**** Provided entries ****

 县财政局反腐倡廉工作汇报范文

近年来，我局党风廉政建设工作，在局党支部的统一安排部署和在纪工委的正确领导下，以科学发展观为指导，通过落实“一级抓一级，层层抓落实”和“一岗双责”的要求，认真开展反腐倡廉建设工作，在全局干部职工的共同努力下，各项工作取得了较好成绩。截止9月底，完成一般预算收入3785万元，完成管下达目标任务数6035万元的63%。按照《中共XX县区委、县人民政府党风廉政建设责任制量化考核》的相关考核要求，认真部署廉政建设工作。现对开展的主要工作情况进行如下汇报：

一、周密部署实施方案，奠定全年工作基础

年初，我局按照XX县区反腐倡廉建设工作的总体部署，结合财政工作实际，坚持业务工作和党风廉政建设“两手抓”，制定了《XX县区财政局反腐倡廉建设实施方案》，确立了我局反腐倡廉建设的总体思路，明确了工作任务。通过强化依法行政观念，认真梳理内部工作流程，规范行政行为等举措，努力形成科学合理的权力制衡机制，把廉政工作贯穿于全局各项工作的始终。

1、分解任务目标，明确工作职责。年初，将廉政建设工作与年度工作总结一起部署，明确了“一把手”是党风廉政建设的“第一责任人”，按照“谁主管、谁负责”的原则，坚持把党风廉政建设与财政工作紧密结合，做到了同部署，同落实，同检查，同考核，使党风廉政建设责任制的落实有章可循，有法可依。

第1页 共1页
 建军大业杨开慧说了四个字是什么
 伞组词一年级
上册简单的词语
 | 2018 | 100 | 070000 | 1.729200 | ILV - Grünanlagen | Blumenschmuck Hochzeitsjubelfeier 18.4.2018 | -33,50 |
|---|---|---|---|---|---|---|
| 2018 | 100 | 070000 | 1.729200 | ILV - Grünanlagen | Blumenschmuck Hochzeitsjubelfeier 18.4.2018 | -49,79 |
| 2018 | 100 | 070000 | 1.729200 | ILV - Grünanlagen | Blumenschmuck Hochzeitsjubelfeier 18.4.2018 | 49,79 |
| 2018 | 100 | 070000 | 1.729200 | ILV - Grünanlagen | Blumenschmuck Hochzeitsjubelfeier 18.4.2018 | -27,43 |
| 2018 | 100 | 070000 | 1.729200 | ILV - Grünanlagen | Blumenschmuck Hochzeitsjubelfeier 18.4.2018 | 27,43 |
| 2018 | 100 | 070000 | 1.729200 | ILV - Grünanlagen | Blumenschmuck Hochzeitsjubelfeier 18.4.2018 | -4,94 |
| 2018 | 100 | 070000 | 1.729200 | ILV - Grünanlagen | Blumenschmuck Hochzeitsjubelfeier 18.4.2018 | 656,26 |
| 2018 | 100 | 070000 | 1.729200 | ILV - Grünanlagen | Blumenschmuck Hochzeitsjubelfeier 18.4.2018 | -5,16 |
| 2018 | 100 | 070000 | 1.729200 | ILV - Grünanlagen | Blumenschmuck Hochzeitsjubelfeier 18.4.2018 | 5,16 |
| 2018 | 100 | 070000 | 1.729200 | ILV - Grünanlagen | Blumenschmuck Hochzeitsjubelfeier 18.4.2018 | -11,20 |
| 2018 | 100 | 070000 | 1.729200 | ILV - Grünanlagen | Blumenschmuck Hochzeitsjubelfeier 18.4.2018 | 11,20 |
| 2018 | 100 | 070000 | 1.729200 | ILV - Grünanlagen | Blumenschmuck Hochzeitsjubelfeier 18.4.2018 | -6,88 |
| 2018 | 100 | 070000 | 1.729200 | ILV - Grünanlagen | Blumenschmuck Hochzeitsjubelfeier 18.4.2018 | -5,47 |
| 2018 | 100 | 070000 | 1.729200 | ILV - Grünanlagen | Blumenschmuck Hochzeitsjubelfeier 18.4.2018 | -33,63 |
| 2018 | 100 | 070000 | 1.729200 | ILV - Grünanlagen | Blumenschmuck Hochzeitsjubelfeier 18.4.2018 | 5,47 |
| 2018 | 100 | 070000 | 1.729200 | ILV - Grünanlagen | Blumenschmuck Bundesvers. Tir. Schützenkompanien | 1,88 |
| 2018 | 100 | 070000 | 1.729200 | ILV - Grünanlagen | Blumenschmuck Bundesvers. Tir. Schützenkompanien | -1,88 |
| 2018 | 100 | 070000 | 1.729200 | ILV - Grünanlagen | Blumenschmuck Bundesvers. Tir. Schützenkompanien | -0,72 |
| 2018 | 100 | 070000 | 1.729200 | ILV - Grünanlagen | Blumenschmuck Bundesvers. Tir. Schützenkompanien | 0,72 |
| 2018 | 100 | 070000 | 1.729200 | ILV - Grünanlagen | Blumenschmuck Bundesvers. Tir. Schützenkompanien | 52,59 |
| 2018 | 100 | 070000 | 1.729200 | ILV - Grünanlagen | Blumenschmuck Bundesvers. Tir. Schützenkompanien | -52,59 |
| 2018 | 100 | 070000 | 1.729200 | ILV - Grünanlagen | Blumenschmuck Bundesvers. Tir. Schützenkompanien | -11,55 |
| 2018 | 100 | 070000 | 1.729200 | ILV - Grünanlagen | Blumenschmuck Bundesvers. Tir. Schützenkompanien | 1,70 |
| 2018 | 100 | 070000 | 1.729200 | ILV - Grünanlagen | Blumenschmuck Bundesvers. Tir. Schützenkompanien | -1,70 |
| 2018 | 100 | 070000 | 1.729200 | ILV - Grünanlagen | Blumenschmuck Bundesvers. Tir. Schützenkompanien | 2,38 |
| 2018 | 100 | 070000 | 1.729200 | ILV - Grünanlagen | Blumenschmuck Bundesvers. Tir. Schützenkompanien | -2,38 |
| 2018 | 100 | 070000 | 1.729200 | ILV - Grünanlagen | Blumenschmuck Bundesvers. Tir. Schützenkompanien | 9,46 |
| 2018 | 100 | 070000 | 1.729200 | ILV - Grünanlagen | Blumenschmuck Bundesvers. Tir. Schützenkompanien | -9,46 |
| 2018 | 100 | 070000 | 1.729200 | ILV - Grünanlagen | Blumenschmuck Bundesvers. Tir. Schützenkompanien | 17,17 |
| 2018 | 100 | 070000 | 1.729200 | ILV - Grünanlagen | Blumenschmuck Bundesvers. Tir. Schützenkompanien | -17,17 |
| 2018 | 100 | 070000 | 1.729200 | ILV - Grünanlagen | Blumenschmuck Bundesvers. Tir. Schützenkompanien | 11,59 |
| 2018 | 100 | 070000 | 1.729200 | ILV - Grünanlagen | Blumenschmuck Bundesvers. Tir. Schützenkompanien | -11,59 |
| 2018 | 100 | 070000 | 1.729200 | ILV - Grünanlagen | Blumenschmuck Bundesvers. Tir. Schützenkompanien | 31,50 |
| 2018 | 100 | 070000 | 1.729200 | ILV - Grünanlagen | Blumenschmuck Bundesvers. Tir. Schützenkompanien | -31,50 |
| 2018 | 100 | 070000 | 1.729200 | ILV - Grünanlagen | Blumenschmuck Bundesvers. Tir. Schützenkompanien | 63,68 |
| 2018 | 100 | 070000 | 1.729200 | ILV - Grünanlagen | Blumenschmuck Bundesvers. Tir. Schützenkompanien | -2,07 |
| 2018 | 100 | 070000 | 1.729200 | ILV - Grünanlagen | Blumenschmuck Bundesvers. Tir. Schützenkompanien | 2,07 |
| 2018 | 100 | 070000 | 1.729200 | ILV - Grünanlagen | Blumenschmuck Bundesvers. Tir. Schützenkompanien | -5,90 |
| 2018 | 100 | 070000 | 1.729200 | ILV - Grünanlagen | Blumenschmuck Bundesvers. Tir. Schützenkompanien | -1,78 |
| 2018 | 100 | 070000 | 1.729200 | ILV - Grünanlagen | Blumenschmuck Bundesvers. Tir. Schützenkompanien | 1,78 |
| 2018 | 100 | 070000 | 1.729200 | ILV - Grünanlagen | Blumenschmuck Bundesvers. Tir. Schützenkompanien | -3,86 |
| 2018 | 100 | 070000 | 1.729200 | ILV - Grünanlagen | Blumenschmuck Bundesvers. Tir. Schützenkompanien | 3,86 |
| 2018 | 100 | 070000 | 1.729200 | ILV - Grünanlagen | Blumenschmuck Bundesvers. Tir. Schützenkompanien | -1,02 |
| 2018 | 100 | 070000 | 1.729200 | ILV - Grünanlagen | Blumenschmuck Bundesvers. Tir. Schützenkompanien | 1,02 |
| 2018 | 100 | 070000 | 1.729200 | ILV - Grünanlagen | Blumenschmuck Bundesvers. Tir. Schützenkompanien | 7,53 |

****

Using the records above, copy word for word the line with "Schützenkompanien | -2,07 |", the line with "Schützenkompanien | -1,02 |", and every line between them.

| 2018 | 100 | 070000 | 1.729200 | ILV - Grünanlagen | Blumenschmuck Bundesvers. Tir. Schützenkompanien | -2,07 |
| 2018 | 100 | 070000 | 1.729200 | ILV - Grünanlagen | Blumenschmuck Bundesvers. Tir. Schützenkompanien | 2,07 |
| 2018 | 100 | 070000 | 1.729200 | ILV - Grünanlagen | Blumenschmuck Bundesvers. Tir. Schützenkompanien | -5,90 |
| 2018 | 100 | 070000 | 1.729200 | ILV - Grünanlagen | Blumenschmuck Bundesvers. Tir. Schützenkompanien | -1,78 |
| 2018 | 100 | 070000 | 1.729200 | ILV - Grünanlagen | Blumenschmuck Bundesvers. Tir. Schützenkompanien | 1,78 |
| 2018 | 100 | 070000 | 1.729200 | ILV - Grünanlagen | Blumenschmuck Bundesvers. Tir. Schützenkompanien | -3,86 |
| 2018 | 100 | 070000 | 1.729200 | ILV - Grünanlagen | Blumenschmuck Bundesvers. Tir. Schützenkompanien | 3,86 |
| 2018 | 100 | 070000 | 1.729200 | ILV - Grünanlagen | Blumenschmuck Bundesvers. Tir. Schützenkompanien | -1,02 |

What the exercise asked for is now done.